La Région wallonne a, par son décret du 25 avril 2002, institué le contrôle des communications des membres du Gouvernement
wallon. La Commission de contrôle de dépenses électorales et des communications, dont je sais toute la sévérité dont elle
est capable, a décidé que le nom d'un Ministre ou du Président de l'Assemblée peut figurer dans un document écrit qui
remplit notamment les conditions suivantes:
- son contenu relève des compétences de l'autorité politique concernée;
- il a un rôle explicatif de la mesure envisagée et non promotionnel de l'image de l'autorité politique concernée;
- il a une portée wallonne et non sous-locale.
Rien n'empêche les conseils provinciaux et communaux d'adopter des règles similaires.

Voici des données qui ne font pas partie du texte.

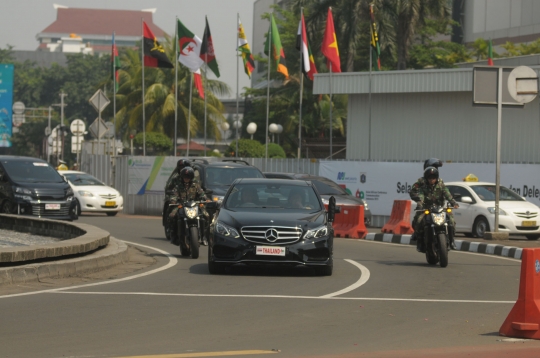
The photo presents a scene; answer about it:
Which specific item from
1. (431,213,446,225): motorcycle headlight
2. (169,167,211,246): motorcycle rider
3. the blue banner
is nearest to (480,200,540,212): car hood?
(431,213,446,225): motorcycle headlight

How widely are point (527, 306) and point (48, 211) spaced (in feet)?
67.8

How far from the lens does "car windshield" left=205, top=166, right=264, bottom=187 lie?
24.0 metres

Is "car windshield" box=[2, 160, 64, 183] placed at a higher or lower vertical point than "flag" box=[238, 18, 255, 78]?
lower

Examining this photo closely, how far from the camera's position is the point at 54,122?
375 feet

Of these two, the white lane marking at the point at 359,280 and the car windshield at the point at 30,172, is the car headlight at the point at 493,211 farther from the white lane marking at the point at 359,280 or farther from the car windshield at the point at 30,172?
the car windshield at the point at 30,172

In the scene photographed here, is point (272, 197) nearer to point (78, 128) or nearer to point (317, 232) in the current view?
point (317, 232)

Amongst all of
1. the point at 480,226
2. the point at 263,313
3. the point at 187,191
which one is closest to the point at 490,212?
the point at 480,226

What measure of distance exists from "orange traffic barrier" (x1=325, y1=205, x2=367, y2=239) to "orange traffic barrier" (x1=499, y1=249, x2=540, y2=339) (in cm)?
1654

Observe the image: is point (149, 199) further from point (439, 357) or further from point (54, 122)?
point (54, 122)

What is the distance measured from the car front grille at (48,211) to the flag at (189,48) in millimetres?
15441

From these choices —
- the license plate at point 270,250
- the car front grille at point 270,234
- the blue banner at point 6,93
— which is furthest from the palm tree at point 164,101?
the license plate at point 270,250

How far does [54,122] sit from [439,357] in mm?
109826

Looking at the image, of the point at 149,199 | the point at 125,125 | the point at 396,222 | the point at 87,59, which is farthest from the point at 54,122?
the point at 396,222

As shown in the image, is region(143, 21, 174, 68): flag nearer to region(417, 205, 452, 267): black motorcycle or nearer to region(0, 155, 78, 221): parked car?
region(0, 155, 78, 221): parked car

Plusieurs Parlementaires wallons ont récemment déposé une proposition de décret visant à assurer le respect d'un Code de
déontologie régissant les services fournis aux citoyens par les élus provinciaux et communaux.
Cette proposition va être discutée cette après-midi au sein de notre Assemblée. Ce Code ne pourrait-il définir les limites
dans lesquelles un mandataire local peut utiliser son nom et son image en dehors de la période suspecte fixée dans la loi
du 7 juillet 1994 ?
Je relève par ailleurs que la loi du 7 juillet 1994 relative à la limitation et au contrôle des dépenses électorales
engagées pour les élections des conseils provinciaux, communaux et de district et pour l'élection directe des conseils de
l'aide sociale réglemente particulièrement la période de trois mois qui précède le scrutin. La période suspecte n'ayant
pas encore commencé, il ne me paraît pas possible d'imputer l'article incriminé au titre des dépenses électorales du
mandataire local concerné.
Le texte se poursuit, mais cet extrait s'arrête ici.